Luchtsingel Bridge par Zone Urbaine Sensible
Le Luchtsingel Bridge est une passerelle temporaire de 390 mètres de long au nord de Rotterdam. Inaugurée en 2015, elle traverse un immeuble de bureaux anciennement vacant, et connecte trois quartiers qui avaient été séparés par les opérations d’urbanisme d’après-guerre. Retour sur un projet hors-norme, avec des images inédites de l’agence ZUS (Zones Urbaines Sensibles).

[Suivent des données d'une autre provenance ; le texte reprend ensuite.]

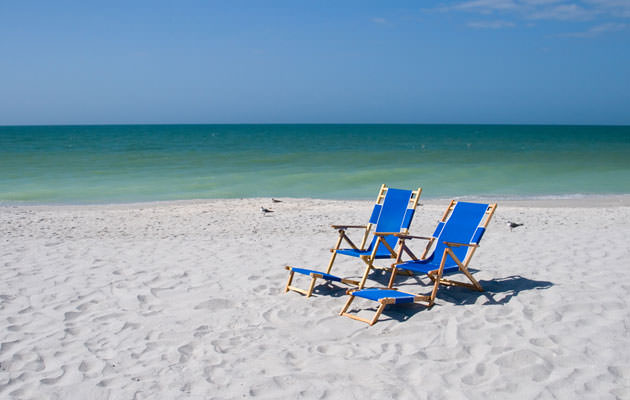 bowmans-beach-depositphotos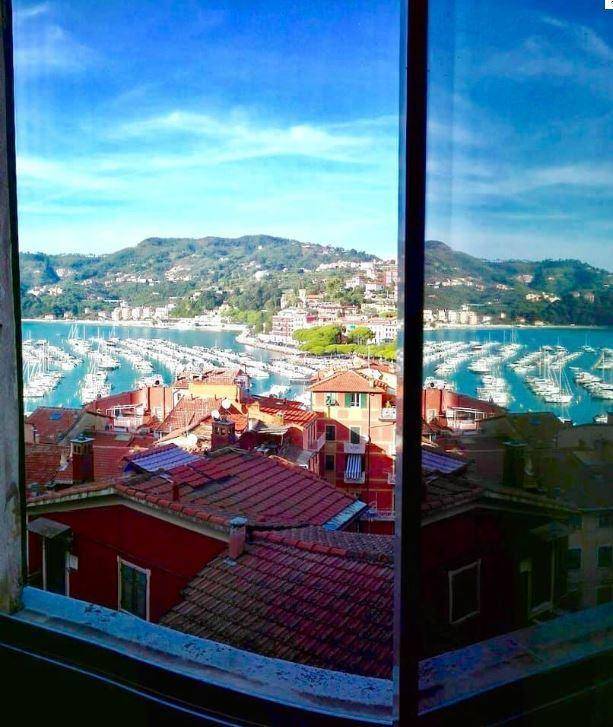 Appartamento a Lerici - Foto 3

Au 20ème siècle, Rotterdam est un des fleurons de l’architecture moderne. La destruction quasi complète de la ville lors de la Seconde Guerre Mondiale et une inondation historique en 1953 entraînent une politique de tabula rasa, nécessaire aux expérimentations d’une utopie post-moderne, où les architectes ont joué un rôle très important. Rotterdam est aujourd’hui une ville construite davantage pour les voitures, avec de grandes allées de voies rapides, bordées d’immeubles de bureaux.
Mais la frénésie d’extension de la ville et les crises successives ont donné lieu à une vacance conséquente de certains bâtiments. En 2007, Elma van Boxel et Kristian Koreman de l’agence ZUS repèrent un immeuble de bureaux vide dans le District Central, le Schieblock. D’un premier article critique sur la situation urbaine, ils montent une exposition manifeste à la Biennale d’Architecture de Venise 2008, avant d’engager un processus légal pour prendre le droit d’occuper le bâtiment.

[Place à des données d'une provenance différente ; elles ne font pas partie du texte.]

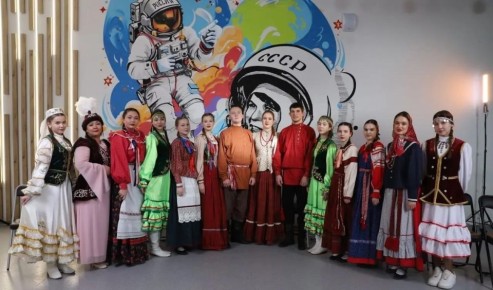 ��������� ��������� ������ ������� � �������� ���� �������� ������� � �������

En 2011, le plan d’urbanisme du District Central de Rotterdam est abandonné. À l’initiative de la ville, et de la Biennale d’Architecture de Rotterdam, l’agence néerlandaise ZUS lance la démarche I Make Rotterdam, une nouvelle façon d’envisager l’urbanisme au travers d’interventions à petite échelle et participatives. Le quartier est renommé Test Site Rotterdam, et 18 interventions y sont prévues.
Pour les relier entre elles, ZUS dessine le Luchtsingel Bridge. Peint en jaune pour symboliser son caractère temporaire, il est financé en partie par une opération de crowdfunding en 2011. Chacun pouvait financer une planche en bois comme un module complet, pour une somme allant de 25 à 1250 euros, et choisir d’y graver un message. Au final, ce sont plus de 8 000 planches qui ont été vendues. En 2012, le Luchtsingel a également remporté le prix Rotterdam City Initiative, qui a permis de continuer à financer sa construction.
Une première section du Luchtsingel Bridge est construite en 2012 pour la Biennale. La construction se déroule au total en 6 phases, et s’achève en 2014. Plus qu’un pont, c’est le quartier complet qui est aménagé : sur le toit du Schieblock, l’immeuble de bureaux traversé par la passerelle, s’installe une ferme urbaine, DakAkker ; la cour située à l’arrière du bâtiment, Delfstehof, est aujourd’hui un lieu majeur d’événements dans le quartier ; le parc Pompenburg, au pied de la passerelle, mêle parc pour enfants et agriculture urbaine ; la gare de Hofplein, désaffectée depuis quelques années, est en cours de transformation.
Assumant pleinement que la ville moderne est vouée à être détruite et à se reconstruire sur elle-même, ZUS a conçu le Luchtsingel Bridge pour qu’il dure 15 ans. Aujourd’hui, une nouvelle dynamique est lancée dans le quartier, et le Schieblock affiche un taux de remplissage de 90%. Les images actuelles de la passerelle sont bien la preuve qu’elle est empruntée et adoptée. La question suivante se pose alors : une structure temporaire peut-elle devenir une installation permanente ?
Face à un urbanisme instantané, rythmé par les crises et porté par des grandes corporations, ZUS développe une pensée de la « permanent temporality ». Au travers de projets spontanés, Elma van Boxel et Kristian Koreman proposent de construire la ville par l’expérimentation, via des interventions temporaires.